# bedding for the goats



## 2goatjo (Jun 29, 2008)

Hy I am new here but i was wondering what kind of bedding do you use for the wintertime for your goats. Do you have a floor in the barn or just the ground? Thank you


----------



## sweetgoats (Oct 18, 2007)

Well first of all, Welcome to the Goat spot. Glad you are here. :wave: 

What kid of goats do you have?
I use straw in the winter, and ours are on the ground. Straw is warmer then shavings.

We love pictures if you have some of you goats.


----------



## KW Farms (Jun 21, 2008)

Welcome to the goat spot! I'm pretty new here also!

We lay down shavings, keeps the urine soaked up and not so stinky, then we PILE it w/ a ton of straw. Keeps them nice and cozy! Luckily we have tons of wheat this year so our straw is going to last us quite awhile! Yay!!!


----------



## RunAround (Feb 17, 2008)

Straw is a lot of $$$ here. So I use the wood pellets and shavings.


----------



## StaceyRosado (Oct 5, 2007)

towards the end of November I stop cleaning out the shelter and I let the hay just pile up. As it decomposes it puts off heat so it also helps with keeping things warm.

Welcome :wave:


----------



## liz (Oct 5, 2007)

Welcome to The Goat Spot!!! Here I pretty much do what Stacey does, I have a wood plank floor above ground due to drainage problems so I put a layer of pine shavings down to absorb what doesnt go thru the cracks in the floor and then just scatter what they waste out of the hay racks, usually after 3 months though I have to clean it out ...especially when I have to duck through the doorway! I do use straw with shavings under it as bedding in the kidding stalls and it helps keep babies dry and warm.

What breed goats do you have? We all love piccies too!


----------



## 2goatjo (Jun 29, 2008)

Thanks everyone! I just recently got 2 Pygmy goats. I nedd to build them better shelter for the winter and wanted to make sure i do it right. Someone gave them to my brother and he didnt want them as he has about 70 bigger type goats. I hope to raise one birthing from them. They are just a hobby for me and are pets. I have only had them for 2 weeks and they are getting over being scared of me and will eat out of my hand. I was raised on a farm so know a little about farm animals, but not goats.


----------



## StaceyRosado (Oct 5, 2007)

the mini goats are so much fun. Are these babies or adults? 

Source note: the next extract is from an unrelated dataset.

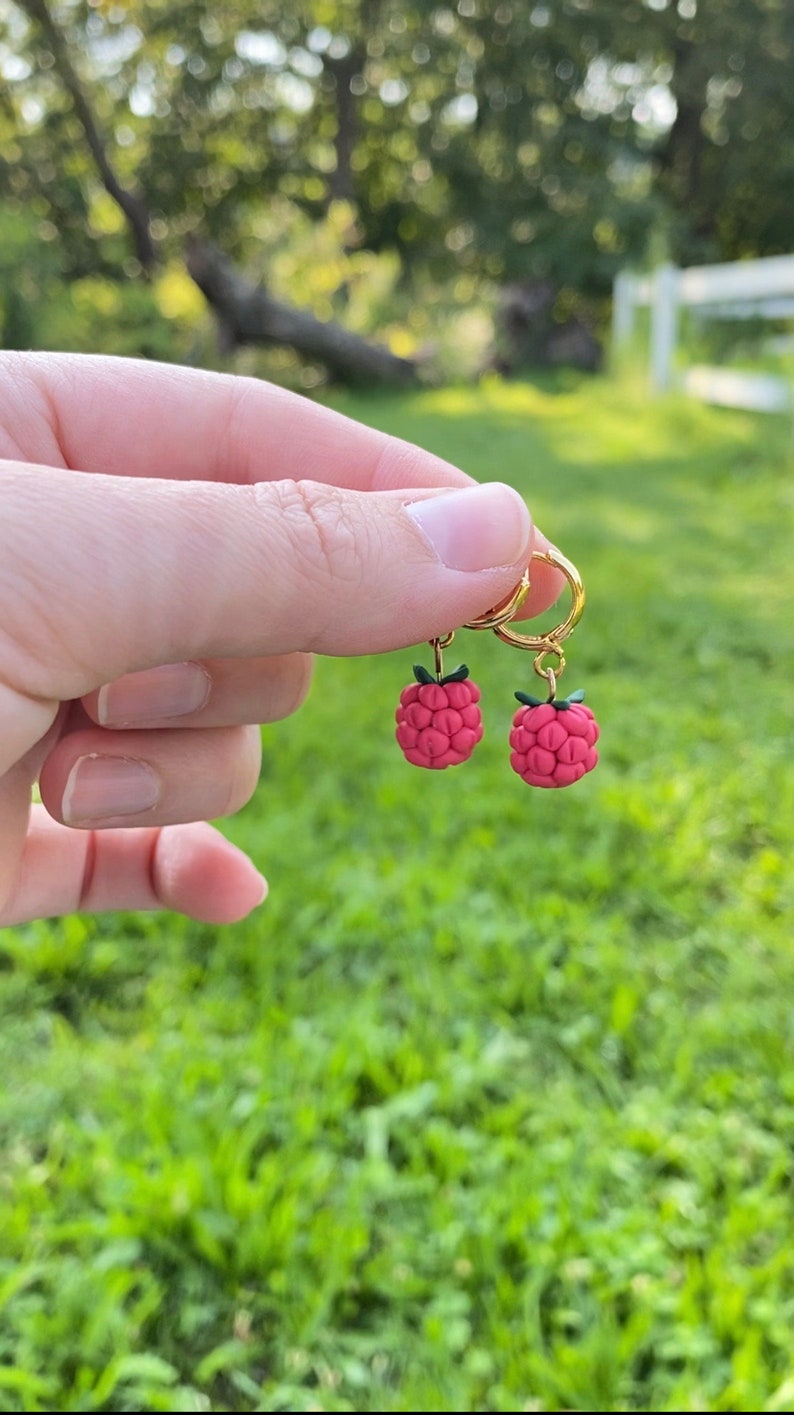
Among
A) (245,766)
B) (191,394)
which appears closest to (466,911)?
(245,766)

My goats currently have a dirt floor and their shelter is a leanto style shed. It has worked fine for 11+ years but my dad wants to spruce up the yard and the roof needs to be redone. He also wants me to have a nice place for people to come to and not a shack when they pick out and pick up their kids. So he is building me a barn :leap: but all that to say that simple is perfectly fine :greengrin:


----------



## Di (Jan 29, 2008)

Hi from PA, welcome to TGS! :leap: 
I can't add anything special here. I use the "deep litter" method also. I started cleaning out the barn resently. It's a job, but I basically do it once or twice a year. This will be the big job, then I'll do a mini clean before the weather turns cold (goats aren't in the barn much during the summer). I'll lay down a layer of shavings, then straw over that. I'll add a small amount during the winter between kiddings, or if they are in for awhile because of bad weather.


----------



## goatnutty (Oct 9, 2007)

Welcome to TGS!I use straw on the ground.Do you want 2 more pygmys?LOL :wink:


----------



## sweetgoats (Oct 18, 2007)

StaceyRoop said:


> towards the end of November I stop cleaning out the shelter and I let the hay just pile up. As it decomposes it puts off heat so it also helps with keeping things warm.
> 
> Welcome :wave:


 The problem with that is if you get on your hands and knees to the goats level, you will get a good whiff of that they are breathing all the time. I tell all my 4Hers to do it when they think that the barn is cleaned out enough.
There was a Pygmy breeder that had goats getting pneumonia all the time and they were dying. She asked me if I had any ideas what the problem could be. I went to her pace and we got on our hands and knees. WOW the ammonia was so bad it was burning my lungs.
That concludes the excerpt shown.